MSMTは、国連安全保障理事会の対北朝鮮制裁の履行状況を監視する国連安全保障理事会の専門家パネルが2024年4月に解散したことを受け、日米韓など11か国が同年10月に設立した。

MSMTは今回、初めて報告書を公表。それによると、北朝鮮は2023年9月以降、ロシアにコンテナ2万個以上の砲弾やロケット弾、対戦車武器などの軍需物資を供給した。また、報告書は、供給されたミサイルについて、「ウクライナに撃ち込まれて民間インフラを破壊し、キーウやザボリージャといった人口密集地域に恐怖をもたらした」と指摘。北朝鮮は供給の見返りに、ロシアから弾道ミサイルの実戦使用データや防空システム、電子戦装備などを受け取り、自国の兵器開発や軍備増強につなげているとした。

両国とも、北朝鮮からロシアへの武器の供与は否定しているが、昨年6月、ロ朝はどちらか一方が戦争状態になった際、軍事的な援助を提供することなどを明記した「包括的戦略パートナーシップ条約」を交わしている。同月、ロシアのプーチン大統領が24年ぶりに北朝鮮を訪れた際、北朝鮮のキム・ジョンウン(金正恩)総書記との間でこれに署名した。
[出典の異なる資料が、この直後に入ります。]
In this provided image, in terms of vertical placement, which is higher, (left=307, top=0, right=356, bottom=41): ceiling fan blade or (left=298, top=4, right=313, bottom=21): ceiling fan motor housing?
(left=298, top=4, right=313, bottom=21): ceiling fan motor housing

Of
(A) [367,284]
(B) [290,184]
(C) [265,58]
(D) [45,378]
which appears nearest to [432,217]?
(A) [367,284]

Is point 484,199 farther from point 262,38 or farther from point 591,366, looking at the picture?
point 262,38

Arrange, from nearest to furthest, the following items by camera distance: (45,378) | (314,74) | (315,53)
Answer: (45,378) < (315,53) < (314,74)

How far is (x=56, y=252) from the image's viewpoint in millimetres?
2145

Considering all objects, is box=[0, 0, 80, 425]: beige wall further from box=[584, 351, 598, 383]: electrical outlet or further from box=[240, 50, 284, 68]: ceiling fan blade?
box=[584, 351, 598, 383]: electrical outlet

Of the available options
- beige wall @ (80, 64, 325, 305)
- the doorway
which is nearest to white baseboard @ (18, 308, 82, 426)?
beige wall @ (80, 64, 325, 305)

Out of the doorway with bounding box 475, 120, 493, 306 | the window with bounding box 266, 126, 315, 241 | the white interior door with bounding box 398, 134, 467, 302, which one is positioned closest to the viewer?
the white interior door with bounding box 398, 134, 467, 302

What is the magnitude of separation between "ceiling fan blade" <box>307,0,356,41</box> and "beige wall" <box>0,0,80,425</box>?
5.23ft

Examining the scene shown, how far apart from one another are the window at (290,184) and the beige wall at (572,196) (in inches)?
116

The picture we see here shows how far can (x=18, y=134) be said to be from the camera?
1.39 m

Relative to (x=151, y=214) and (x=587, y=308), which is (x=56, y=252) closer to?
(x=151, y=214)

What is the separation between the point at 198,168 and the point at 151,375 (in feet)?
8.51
ロシアが北朝鮮とこの条約を締結した背景には、ウクライナへの軍事侵攻が長期化する中、条約によって北朝鮮との軍事協力を拡大させたい思惑があったとみられている。

MSMTの報告書は、北朝鮮が兵士をロシアに派遣し、ウクライナ侵攻を支援しているとも指摘した。北朝鮮兵のロシア派兵については、昨年10月頃から世界のメディアで報道されたが、ロシア政府は当初これを否定。しかし、今年4月、北朝鮮軍兵士がロシアに派兵され、クルスク州の奪還作戦に参加していることを初めて認めた。ロシア軍のゲラシモフ参謀総長は当時、プーチン大統領とのテレビ会議の中で「北朝鮮軍がクルスク州の解放に貢献し、高い専門性と勇気を示した」と評価した。北朝鮮も同月、兵士が金総書記の命令でロシアに送られ、ウクライナとの戦闘に参加していることを認めた。当時の北朝鮮の朝鮮中央通信は、北朝鮮兵のクルスク州での戦闘に際し、金総書記は「祖国の名誉の代表者たち」と特別に強調したと伝えた。
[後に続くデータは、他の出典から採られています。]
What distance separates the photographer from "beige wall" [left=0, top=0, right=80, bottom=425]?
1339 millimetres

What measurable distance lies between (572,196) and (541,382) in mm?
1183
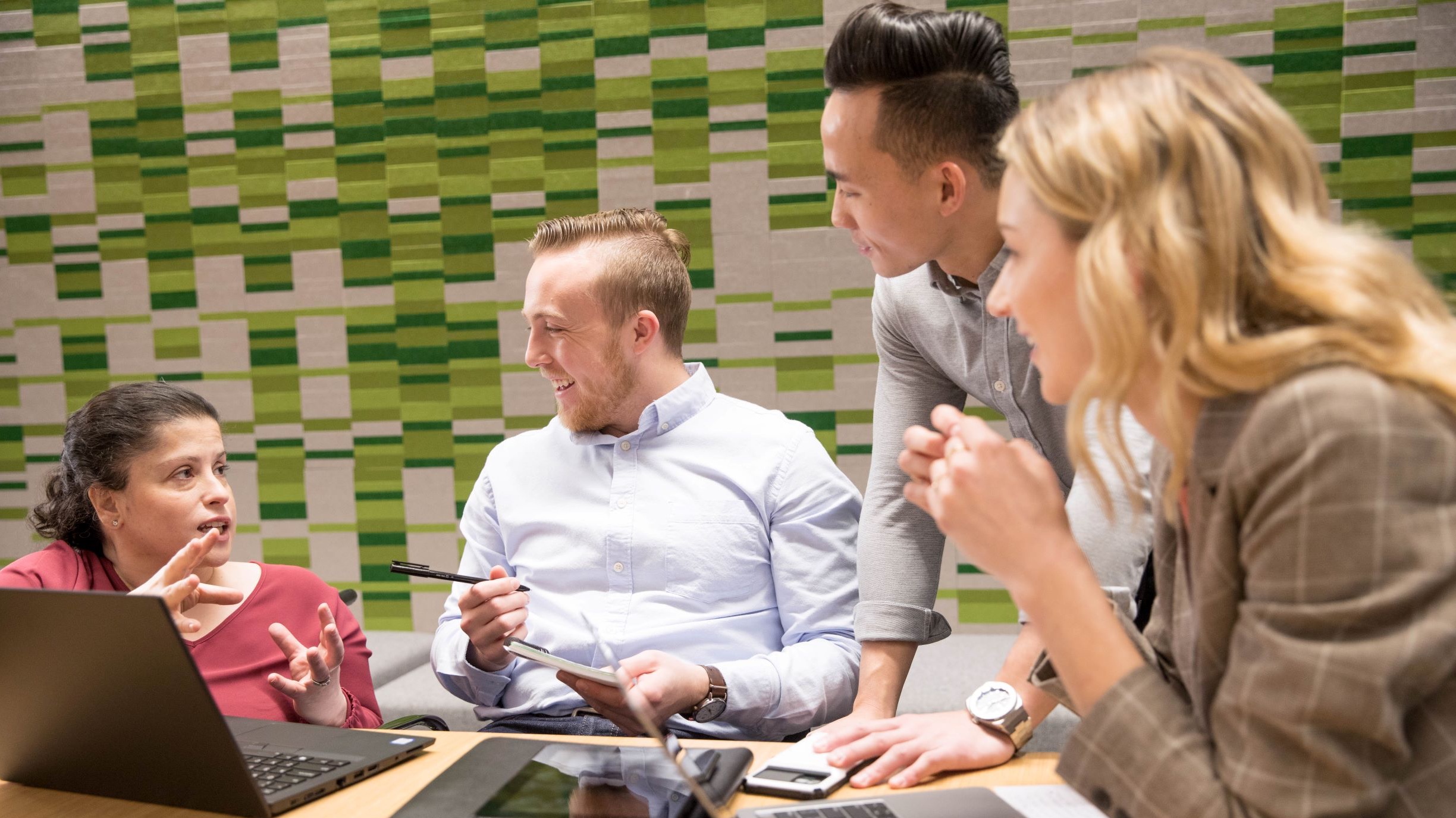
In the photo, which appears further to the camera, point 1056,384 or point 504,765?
point 504,765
今回、MSMTが初めて公開した報告書について、韓国外交部(外務省に相当)は「これまで推測と状況だけで伝えられてきた北の武器移転の内幕を具体的に明らかにしたという点で意味がある」と評価。「北とロシアの軍事協力の違法性と不当性に対して国際社会の注意を喚起し、警戒心を呼び起こすことに寄与するだろう」とした。
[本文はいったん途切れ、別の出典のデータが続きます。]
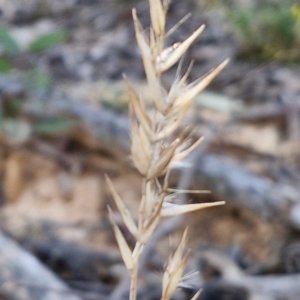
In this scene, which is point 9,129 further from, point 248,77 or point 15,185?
point 248,77

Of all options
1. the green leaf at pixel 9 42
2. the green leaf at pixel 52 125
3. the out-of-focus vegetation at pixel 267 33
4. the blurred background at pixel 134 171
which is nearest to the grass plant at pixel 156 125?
the blurred background at pixel 134 171

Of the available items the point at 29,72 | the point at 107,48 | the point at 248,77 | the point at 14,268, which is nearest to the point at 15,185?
the point at 29,72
報告書はMSMT参加国が提供した情報を基に作成され、英国に拠点を置く非営利団体のオープン・ソース・センター、同国の調査団体、紛争兵器研究所から寄せられた証拠も一部引用された。

一方、北朝鮮の朝鮮中央通信は2日、外務省対外対策室長が談話を発表し、MSMTについて、「存在の名分と目的においていかなる違法性もない幽霊集団だ」と非難したと報じた。また、室長はロシアとの軍事協力について、個別的・集団的自衛権を規定した国連憲章第51条と、ロ朝間で交わした前述の包括的戦略パートナーシップ条約を挙げ「合法的な主権の行使だ」と強調した。